Showing posts with label rights. Show all posts
Showing posts with label rights. Show all posts

Friday, 14 February 2014

An Obituary Of The Nation: By Cropped Roots, Chopped Wings And Silenced Voices

Dear Fellow Countrymen,
As I write this down, I am in tears. It gives me a choking discomfort and terrible pain to pen down this obituary. This obituary does not speak of a woman dying a sad death after being raped or tortured, but about the sad demise of humanity amongst a nation of beings with whom live the hundreds of women who have no clue how they are being sucked into a black hole of predators just looking for them to fulfill sexual pleasures; of predators who look for the chance to assert their ‘manly’ power, of predators who smile inside when a female foetus is not allowed birth in this land.
This might be an obituary for many men around you, women too. And sadly, if you read this and look away, this might be an obituary to that little human heart of yours. Therefore, this might be the biggest obituary written in history (read: of the second most populated country in the world); of hoards of men and women, who might feel this is an obituary to them. Because even when you are breathing, you are dead inside. And while the Nation still claims to be highly populated with different categories of Indians, blood sucking Vampires in human form are the ones that make the biggest class, caste and community of this country.
This is your obituary, if one day you told your wife/daughter/daughter-in-law to get her womb tested for determining the Gender (not sex, because before her birth is decided her life) of the baby. This is also your obituary if you tortured a woman for dowry.

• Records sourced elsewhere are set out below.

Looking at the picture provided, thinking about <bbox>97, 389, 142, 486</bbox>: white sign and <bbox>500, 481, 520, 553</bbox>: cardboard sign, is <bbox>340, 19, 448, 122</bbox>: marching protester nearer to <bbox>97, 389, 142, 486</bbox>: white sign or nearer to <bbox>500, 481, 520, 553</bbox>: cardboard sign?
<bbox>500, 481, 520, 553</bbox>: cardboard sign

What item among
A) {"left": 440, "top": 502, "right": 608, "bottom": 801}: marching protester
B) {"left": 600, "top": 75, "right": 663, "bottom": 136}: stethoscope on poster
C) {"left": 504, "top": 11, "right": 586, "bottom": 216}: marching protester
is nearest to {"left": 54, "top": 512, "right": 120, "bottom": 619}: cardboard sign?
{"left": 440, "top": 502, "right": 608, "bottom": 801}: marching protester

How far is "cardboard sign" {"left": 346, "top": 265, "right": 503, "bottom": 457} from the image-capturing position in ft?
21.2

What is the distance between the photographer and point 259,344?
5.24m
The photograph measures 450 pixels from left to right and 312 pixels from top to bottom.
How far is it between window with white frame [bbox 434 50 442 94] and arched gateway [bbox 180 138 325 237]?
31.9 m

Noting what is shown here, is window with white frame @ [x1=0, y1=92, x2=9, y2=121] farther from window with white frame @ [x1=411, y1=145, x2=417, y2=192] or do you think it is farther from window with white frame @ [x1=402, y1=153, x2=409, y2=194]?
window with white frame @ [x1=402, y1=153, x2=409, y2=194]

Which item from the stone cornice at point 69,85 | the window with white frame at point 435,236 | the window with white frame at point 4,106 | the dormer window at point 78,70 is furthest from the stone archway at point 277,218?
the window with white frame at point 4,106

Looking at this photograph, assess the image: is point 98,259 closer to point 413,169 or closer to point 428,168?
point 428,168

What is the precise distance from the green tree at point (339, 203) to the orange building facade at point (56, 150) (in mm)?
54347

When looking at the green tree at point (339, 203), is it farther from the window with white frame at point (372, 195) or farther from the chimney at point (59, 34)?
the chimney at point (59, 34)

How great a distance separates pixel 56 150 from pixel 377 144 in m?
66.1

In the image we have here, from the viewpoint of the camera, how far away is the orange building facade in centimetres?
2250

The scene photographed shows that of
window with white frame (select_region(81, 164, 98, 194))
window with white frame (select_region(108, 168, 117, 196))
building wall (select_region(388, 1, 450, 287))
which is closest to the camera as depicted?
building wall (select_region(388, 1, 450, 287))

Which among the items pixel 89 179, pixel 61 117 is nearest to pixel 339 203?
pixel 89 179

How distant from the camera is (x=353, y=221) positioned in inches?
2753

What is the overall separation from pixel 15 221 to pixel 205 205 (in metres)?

This is your obituary because you died inside the day you lurked at a woman as a sex object, and yours too if no matter how much you loved your wife, you beat her up at home in order to showcase your masculinity, the strength of being a man – powerful.
This is your obituary too if you as a woman tortured another for not following the gender norms, social rules. This is the obituary of those innumerable men and women who at some point or another didn’t realize that it is their duty to stand up and fight for humanity, womanhood, even if they are not facing anything themselves; after all watching in silence is a crime too.
An obituary of the numerous politicians who fail to recognize what an important issue women’s safety is, who call a woman ‘dented and painted if she makes a choice, who tell women who are sex workers that they are criminals, who think that all women’s issues are not of national importance. This is an obituary to those numerous women who are swimming deep in power, strong enough to shut out the voices in their head, voices of women who are in pain. This is an obituary to those youngsters who find happiness is all about material assets while they walk past that woman who is being tortured by her family, and those who bear the torture thrown upon them too. An obituary of those educated, cultured and so-called high-class people sitting in offices thinking of how to ignore these daily reports of gang rapes, rapes, dowry deaths and suicides of women, yes this is it.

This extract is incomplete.